Do you have any guidance on how to write dialog that occurs with characters text messaging, using IM, and email?
Thanks! I hate long blocks of text so very, very much. Thanks for the quotation advice as well.
I thought it was clear and straightforward. If only my school lessons had included such examples!
"Well," I thought to myself while reading this page, "this is one of the more useful 'how-to's' I've read in a while.
"At least for me!"
I still have one doubt left, how do you add the sounds the characters make, you know, like moans and groans of pleasure.
But if you ever feel like bringing this up to date for the new decade, can I request one addition? That you include tips on how to handle small bits of prose/narrative. between lines of dialogue. So for example, should it be:
"Would you ever try anal?" Amy thought about this for a moment.
"Maybe one day, but it would have to be with a guy I really trusted."
Or should it be:
"Would you ever try anal?"
Amy thought about this for a moment. "Maybe one day, but it would have to be with a guy I really trusted."
Thanks for the great lesson
I had some questions on dialogue. Thank you for this lesson.
Very useful, thanks!
Couple of comments though. This example:
>Which of the following is correct?
>A. "Your cock can't possibly be nine inches long," the doctor said.
>B. "Your cock can't possibly be nine inches long" the doctor said.
>C. "Your cock can't possibly be nine inches long, the doctor said."
I think you need:
D. "Your cock can't possibly be nine inches long", the doctor said.
I was tempted to use that, until I slapped myself. Oh yes, and read some of the other threads about dialogue.

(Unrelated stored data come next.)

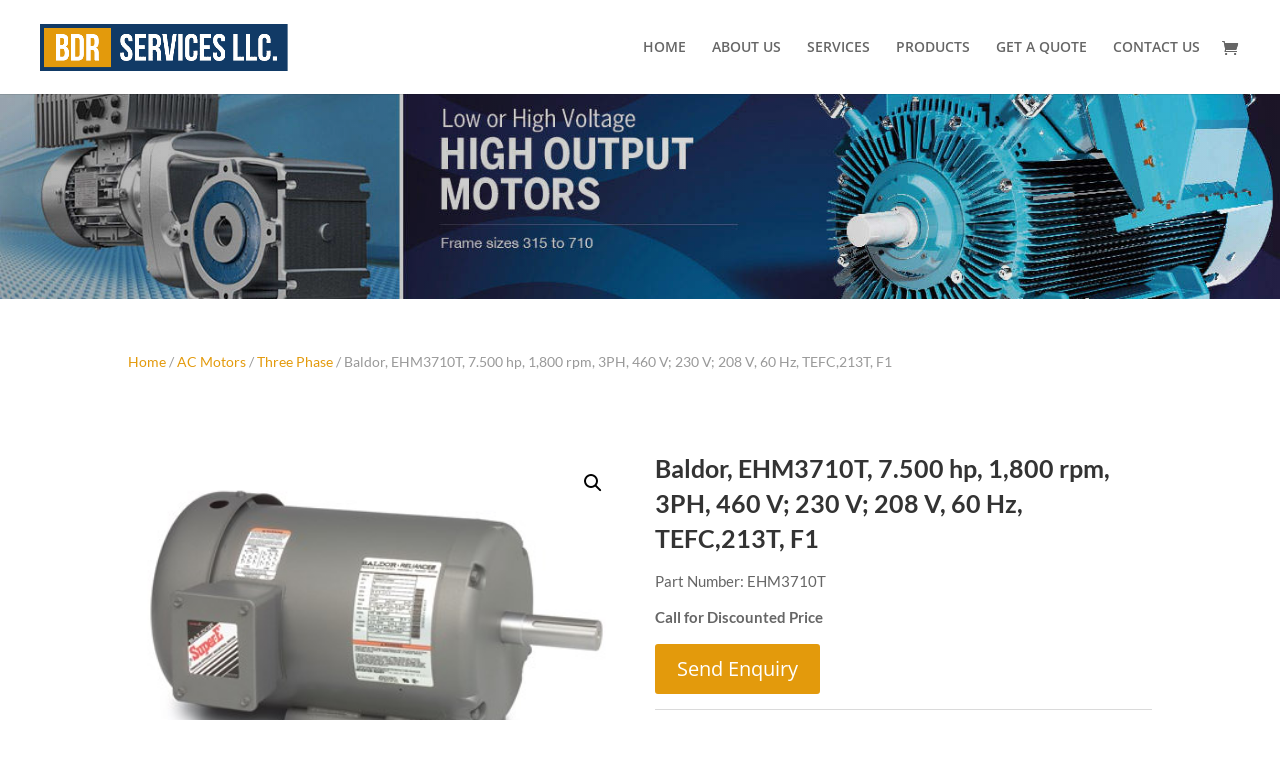

--- FILE ---
content_type: text/css
request_url: https://bdrmotorsusa.com/wp-content/et-cache/1769/et-core-unified-cpt-tb-8850-deferred-1769.min.css?ver=1765945500
body_size: 429
content:
.et_pb_section_3_tb_body.et_pb_section{padding-bottom:0px}.et_pb_row_2_tb_body.et_pb_row{padding-bottom:0px!important;padding-bottom:0px}.et_pb_wc_tabs_0_tb_body.et_pb_tabs .et_pb_all_tabs .et_pb_tab{font-family:'Lato',Helvetica,Arial,Lucida,sans-serif}.et_pb_wc_tabs_0_tb_body.et_pb_tabs .et_pb_tabs_controls li,.et_pb_wc_tabs_0_tb_body.et_pb_tabs .et_pb_tabs_controls li a{font-family:'Lato',Helvetica,Arial,Lucida,sans-serif;font-size:15px}.et_pb_wc_tabs_0_tb_body .et_pb_tabs_controls li.et_pb_tab_active{background-color:#FFFFFF}.et_pb_wc_upsells_0_tb_body section.products>h1,.et_pb_wc_upsells_0_tb_body section.products>h2,.et_pb_wc_upsells_0_tb_body section.products>h3,.et_pb_wc_upsells_0_tb_body section.products>h4,.et_pb_wc_upsells_0_tb_body section.products>h5,.et_pb_wc_upsells_0_tb_body section.products>h6,.et_pb_wc_related_products_0_tb_body section.products>h1,.et_pb_wc_related_products_0_tb_body section.products>h2,.et_pb_wc_related_products_0_tb_body section.products>h3,.et_pb_wc_related_products_0_tb_body section.products>h4,.et_pb_wc_related_products_0_tb_body section.products>h5,.et_pb_wc_related_products_0_tb_body section.products>h6{font-family:'Lato',Helvetica,Arial,Lucida,sans-serif!important;font-weight:700!important}.et_pb_wc_upsells_0_tb_body ul.products li.product h3,.et_pb_wc_upsells_0_tb_body ul.products li.product h1,.et_pb_wc_upsells_0_tb_body ul.products li.product h2,.et_pb_wc_upsells_0_tb_body ul.products li.product h4,.et_pb_wc_upsells_0_tb_body ul.products li.product h5,.et_pb_wc_upsells_0_tb_body ul.products li.product h6{font-family:'Lato',Helvetica,Arial,Lucida,sans-serif!important;font-weight:700!important;text-align:center!important}.et_pb_wc_upsells_0_tb_body ul.products li.product .price,.et_pb_wc_upsells_0_tb_body ul.products li.product .price .amount,.et_pb_wc_related_products_0_tb_body ul.products li.product .price,.et_pb_wc_related_products_0_tb_body ul.products li.product .price .amount{font-family:'Lato',Helvetica,Arial,Lucida,sans-serif;color:#e39a0c!important;text-align:center}.et_pb_wc_upsells_0_tb_body ul.products li.product span.onsale,.et_pb_wc_related_products_0_tb_body ul.products li.product span.onsale{padding-top:6px!important;padding-right:18px!important;padding-bottom:6px!important;padding-left:18px!important;margin-top:0px!important;margin-right:0px!important;margin-bottom:0px!important;margin-left:0px!important}.et_pb_wc_upsells_0_tb_body ul.products li.product .star-rating,.et_pb_wc_related_products_0_tb_body ul.products li.product .star-rating{width:calc(5.4em + (0px * 4))}.et_pb_wc_upsells_0_tb_body .et_overlay:before{color:#e39a0c!important;font-family:ETmodules!important;font-weight:400!important}.et_pb_wc_upsells_0_tb_body .et_overlay,.et_pb_wc_related_products_0_tb_body .et_overlay,.et_pb_wc_related_products_0_tb_body .et_pb_extra_overlay{background-color:rgba(0,0,0,0.02)!important;border-color:rgba(0,0,0,0.02)!important}.et_pb_wc_related_products_0_tb_body ul.products li.product h3,.et_pb_wc_related_products_0_tb_body ul.products li.product h1,.et_pb_wc_related_products_0_tb_body ul.products li.product h2,.et_pb_wc_related_products_0_tb_body ul.products li.product h4,.et_pb_wc_related_products_0_tb_body ul.products li.product h5,.et_pb_wc_related_products_0_tb_body ul.products li.product h6{font-family:'Lato',Helvetica,Arial,Lucida,sans-serif!important;font-weight:700!important;font-size:14px!important;line-height:1.4em!important;text-align:center!important}.et_pb_wc_related_products_0_tb_body .et_overlay:before,.et_pb_wc_related_products_0_tb_body .et_pb_extra_overlay:before{color:#e39a0c!important}.et_pb_wc_related_products_0_tb_body .et_overlay:before{font-family:ETmodules!important;font-weight:400!important}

Also, thoughts. If you think something, is it still quoted? I am guessing 'yes' but am not totally confident.
'I wish he would fuck me right now,' Alice thought.
I wish he would fuck me right now, Alice thought.
Or, fuck it:
Alice wished he would fuck her right now.

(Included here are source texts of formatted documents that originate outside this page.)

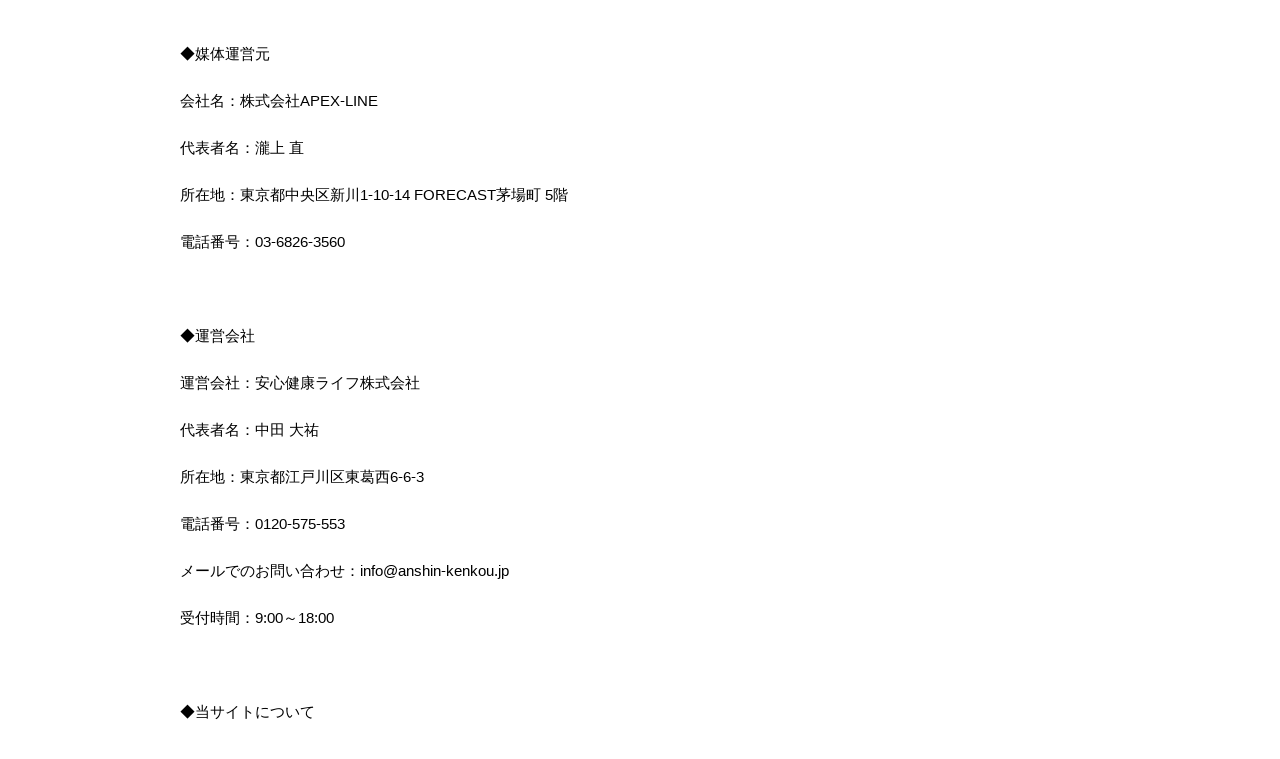

--- FILE ---
content_type: text/html; charset=UTF-8
request_url: https://lifestyle-creation.com/wp-admin/admin-ajax.php
body_size: 94
content:
{"readers_name":"2601301516198a90f431ea64c215_2026-01-30_1","readers_body_index":0,"raw_name":"2601301516198a90f431ea64c215_2026-01-30_1_1"}

--- FILE ---
content_type: text/css
request_url: https://lifestyle-creation.com/wp-content/themes/affinger5-child/style.css?ver=5.9.1
body_size: 1220
content:
/*
Theme Name: WING-AFFINGER5 Child
Template: affinger5
Description: ver20180831以上対応
Version: 20180831
*/



/*media Queries スマートフォンとタブレットサイズ（959px以下）で適応したいCSS - スマホ・タブレット
---------------------------------------------------------------------------------------------------*/
@media only screen and (max-width: 959px) {


	/*-- ここまで --*/
}
	
/*media Queries タブレットサイズ（600px～959px）のみで適応したいCSS -タブレットのみ
---------------------------------------------------------------------------------------------------*/
@media only screen and (min-width: 600px) and (max-width: 959px) {


	/*-- ここまで --*/
}	
	
/*media Queries タブレット（600px）以上で適応したいCSS -タブレット・PC
---------------------------------------------------------------------------------------------------*/
@media only screen and (min-width: 600px) {


	/*-- ここまで --*/
}

/*media Queries PCサイズ（960px）以上で適応したいCSS - PCのみ
---------------------------------------------------------------------------------------------------*/
@media print, screen and (min-width: 960px) {


	/*-- ここまで --*/
}

/*media Queries スマホサイズ（599px）以下で適応したいCSS - スマホのみ
---------------------------------------------------------------------------------------------------*/
@media print, screen and (max-width: 599px) {


	/*-- ここまで --*/
}

/* 離脱防止 モーダルのデザイン */
.popup-area {
	display:none;
	width:80vw;
	position: fixed;
	z-index: 9999;
	top: 50%;
	left: 50%;
	transform: translateY(-50%) translateX(-50%);
	text-align: center;
	border-radius:8px;
	padding: 0 1em 1em 1em ;
	background: #fff;
}

@media screen and (min-width: 980px) {
.popup-area {
	width:auto;
	max-width: 460px;
 }
}


/* 閉じるボタンのデザイン*/
.close-btn {
	display: block;
	position: absolute;
	top: 2%;
	right: 10px;
	width: 30px;
	height: 30px;
	border-radius: 50%;  /* 丸みの度合い */
	background: #333; /* ボタンの背景色 */
}

.close-btn::before, .close-btn::after {
  content: "";
  position: absolute;
  top: 50%;
  left: 50%;
  width: 3px;
  height: 19px;
  background: #fff; /* バツ印の色 */
}

.close-btn::before {
  transform: translate(-50%,-50%) rotate(45deg);
}

.close-btn::after {
  transform: translate(-50%,-50%) rotate(-45deg);
}


/* モーダルが表示された時の背景*/
.cover-eml {
	background:rgba(0,0,0,0.3);
	width: 100%;
	height: 100%;
	position: fixed;
	z-index: 999;
	top:0;
	right:0;
	bottom:0;
	left:0;
}

  /*表示・非表示切り替え*/
.hidden_box {
    margin: 2em 0;/*前後の余白*/
    padding: 0;
	background:#e8e8e8;
}

/*ボタン装飾*/
.hidden_box label {
    padding: 5px;
    font-weight: bold;
    border: solid 2px black;
    cursor :pointer;
}

/*ボタンホバー時*/
.hidden_box label:hover {
    background: #efefef;
}

/*チェックは見えなくする*/
.hidden_box input {
    display: none;
}

/*中身を非表示にしておく*/
.hidden_box .hidden_show {
    height: 0;
    padding: 0;
    overflow: hidden;
    opacity: 0;
    transition: 0.8s;
}

/*クリックで中身表示*/
.hidden_box input:checked ~ .hidden_show {
    padding: 10px 0;
    height: auto;
    opacity: 1;
}
/*表示・非表示ここまで*/

--- FILE ---
content_type: text/plain
request_url: https://www.google-analytics.com/j/collect?v=1&_v=j102&a=553910348&t=pageview&_s=1&dl=https%3A%2F%2Flifestyle-creation.com%2F3726-2%2F&ul=en-us%40posix&dt=%E9%81%8B%E5%96%B6%E8%80%85%E6%83%85%E5%A0%B1%20%7C%20Proposal%20of%20new%20lifestyle&sr=1280x720&vp=1280x720&_u=IEBAAEABAAAAACAAI~&jid=1563382926&gjid=452979661&cid=844747654.1769753780&tid=UA-179701113-1&_gid=890660650.1769753780&_r=1&_slc=1&z=460642744
body_size: -453
content:
2,cG-P1FD8K1H6V

--- FILE ---
content_type: application/javascript
request_url: https://lifestyle-creation.com/wp-content/plugins/qa-heatmap-analytics/js/common.js?ver=2.1.1.2
body_size: 1082
content:
var qahm = qahm || {};

// qahmのデバッグフラグに応じてログを表示
qahm.log = function ( msg ) {
	if ( qahm.const_debug !== qahm.const_debug_level['debug'] ) {
		return;
	}

	// traceログが長いためグループ化
	console.groupCollapsed( msg );
	console.trace();
	console.groupEnd();
	//console.log(msg);
};

// qahmのデバッグフラグに応じてアラートを表示
qahm.alert = function ( msg ) {
	if ( qahm.const_debug !== qahm.const_debug_level['debug'] ) {
		return;
	}
	console.trace();
	alert( msg );
};

// ajax error
qahm.log_ajax_error = function ( jqXHR, textStatus, errorThrown ) {
	console.groupCollapsed( 'ajax error' );
	console.log( 'jqXHR       : ' + jqXHR.status );
	console.log( 'textStatus  : ' + textStatus );
	console.log( 'errorThrown : ' + errorThrown.message );
	console.trace();
	console.groupEnd();

	/*
		存在しないページにajax通信を行うと、コンソールログに次のように表示されます。
		このケースでは通信先のURLを確認する必要があります。
		jqXHR	404
		textStatus	error
		errorThrown	undefine

		通信先のページで内部エラー
		このケースでは通信先のファイル（PHP）を見直す必要があります。
		jqXHR	500
		textStatus	error
		errorThrown	undefine

		リクエストに入る値が全くの予想外
		ajaxでの設定に不備がある場合は以下のエラー内容となります。
		jqXHR	200
		textStatus	parseerror
		errorThrown	Unexpected token / in JSON at position 0
	*/
};

/*
// 最低限の機能しかない簡易的なsprintf。翻訳に使用。必要になれば拡張する
qahm.sprintf = function( format, ...args ) {
	// 現在は%dのフォーマットのみ対応、argsもひとつのみ対応
	let replace = format.replace( '%d', args[0] );
	return replace;
}
*/

// ↑の関数をIEでも動くような形にとりあえず変更したもの。引数の対応はひとつのみ
qahm.sprintf = function( format, arg ) {
	let replace = format.replace( '%d', arg );
	return replace;
}
// 複数の引数に対応させるため、配列を使う。
qahm.sprintfAry = function( format, ...args ) {
	let replaced = format;
	for ( let iii = 0; iii < args.length; iii++ ) {
		let placeholder = '%' + (iii+1).toString() + '$s';
		replaced = replaced.replace( placeholder, args[iii] );
	}
	return replaced;
}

But that doesn't let you quote her exact inner thoughts.
And finally: single and double quotes. I started a thread on this, and got the feeling that in the UK people tend to use single quotes, and in the USA, double quotes.
"If you don't fuck me, I'll go insane!" she screeched.
'If you don't fuck me, I'll go insane!' she screeched.
i found Your knowledge of successful writing skills, to be most helpful. Thank You for being so kind, as to share this with U/us.
Without a doubt, 'How To' has become my favourite section on Lit tonight! Thank you for this!
If you ever wanted to expand this piece then questions 5 and 6 demonstrated the use of the comma in ways that you did not discuss.
Thank you for sharing this information with us. I have had so much trouble writing in third person because of what you just taught right here. Not only will this help me with my adult stories, it will help me with my mainstream ones as well. Thanks again, and I am always open to anything more you'd like to teach us.
My very first story, was rejected for the reasons you explained above.
Now all that is left, is to improve my english to avoid my second rejection lol.
This was something that often gives me trouble. I tend to either go too simple or too complicated with dialogue, however I think I'm learning it's more about presentation than about content (if I'm getting that right). I know a bit about grammar rules too, but it mostly applied to essay or formal writing. Dialoguing is not something you get, even if college, unless you take a specific course. Outside of film studies, dialoguing isn't usually addressed,which often annoyed me. Thanks for giving me a refresher, especially about the long paragraph quotes,something I had mostly forgotten. I'm sure you make a great teacher in real life.